Understanding the American Messaging Landscape
If you’re an American iPhone user, you likely utilize iMessage, which operates over the internet—unless your recipient uses an Android device, in which case your messages revert to SMS. The situation is more complicated for Android users, but SMS remains a predominant mode of communication.
The sheer volume of SMS usage in the U.S. sets it apart from most other nations. For instance, in 2020, roughly one trillion personal and commercial messages traveled via SMS or its image counterpart, MMS, within the U.S. In Germany, a country with a similar population size, this figure stood at a mere eight billion, according to Strategy Analytics, a mobile research firm.
The Downsides of SMS
Why is America’s continued reliance on SMS a matter of concern? Put, SMS is an ageing technology forced into a modern world. Contemporary texting apps like WeChat, WhatsApp, and Signal allow users to see which contacts are online, send high-definition images and animations, share real-time locations, and interact with various apps directly within conversations—tasks that SMS struggles to accommodate.
Moreover, SMS falls short in terms of security. Recent WhatsApp commercials have emphasized SMS’s vulnerability to eavesdropping and cybercriminals. WhatsApp and similar apps employ encryption technology to safeguard messages from prying eyes, a feature that draws both praise and criticism for potentially obstructing law enforcement investigations.
The Beauty of SMS
Despite its limitations, SMS possesses a simple beauty. It serves as a universal bridge between different devices and operating systems. Proposing the adoption of a single Big Tech company’s app as the gateway to our digital communications seems unsettling to many.

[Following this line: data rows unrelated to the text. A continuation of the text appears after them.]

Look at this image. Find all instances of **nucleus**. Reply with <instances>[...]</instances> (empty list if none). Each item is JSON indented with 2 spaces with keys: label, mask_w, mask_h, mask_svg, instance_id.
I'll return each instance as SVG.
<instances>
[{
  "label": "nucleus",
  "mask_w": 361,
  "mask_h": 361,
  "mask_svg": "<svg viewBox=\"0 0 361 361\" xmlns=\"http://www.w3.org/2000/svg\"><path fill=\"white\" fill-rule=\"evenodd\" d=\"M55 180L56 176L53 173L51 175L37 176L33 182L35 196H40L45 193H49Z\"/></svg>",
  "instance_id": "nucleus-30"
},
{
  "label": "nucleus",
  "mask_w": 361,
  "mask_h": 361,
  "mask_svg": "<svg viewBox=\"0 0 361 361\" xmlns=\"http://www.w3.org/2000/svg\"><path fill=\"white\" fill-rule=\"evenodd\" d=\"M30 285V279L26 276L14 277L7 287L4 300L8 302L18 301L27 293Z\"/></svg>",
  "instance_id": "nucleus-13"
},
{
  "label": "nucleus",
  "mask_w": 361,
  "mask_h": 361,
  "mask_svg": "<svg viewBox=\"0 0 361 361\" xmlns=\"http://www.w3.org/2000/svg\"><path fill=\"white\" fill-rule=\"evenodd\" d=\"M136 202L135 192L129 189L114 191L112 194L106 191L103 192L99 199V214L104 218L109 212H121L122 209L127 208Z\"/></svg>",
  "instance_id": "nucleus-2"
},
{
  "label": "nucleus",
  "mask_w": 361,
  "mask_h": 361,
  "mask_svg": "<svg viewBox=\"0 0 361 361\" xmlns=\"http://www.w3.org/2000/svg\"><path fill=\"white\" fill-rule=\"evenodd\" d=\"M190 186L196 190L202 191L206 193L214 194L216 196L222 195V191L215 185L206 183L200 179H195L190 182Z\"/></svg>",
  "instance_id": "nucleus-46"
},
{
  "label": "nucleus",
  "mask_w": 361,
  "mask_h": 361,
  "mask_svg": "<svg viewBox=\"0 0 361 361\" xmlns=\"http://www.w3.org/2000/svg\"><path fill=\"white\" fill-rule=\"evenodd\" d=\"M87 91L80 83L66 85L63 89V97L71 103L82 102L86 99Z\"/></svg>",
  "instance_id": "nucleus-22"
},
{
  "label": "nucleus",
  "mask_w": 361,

Nitesh Patel, the director of wireless media research at Strategy Analytics, suggests a middle ground in the form of RCS (Rich Communications Services), a more advanced cousin of SMS.
RCS offers modern features and robust security while remaining a shared technology without a single corporate overlord. Google has championed RCS and replaced SMS on some Android devices. However, Apple’s likely reluctance to adopt RCS means it will never become a universal messaging technology.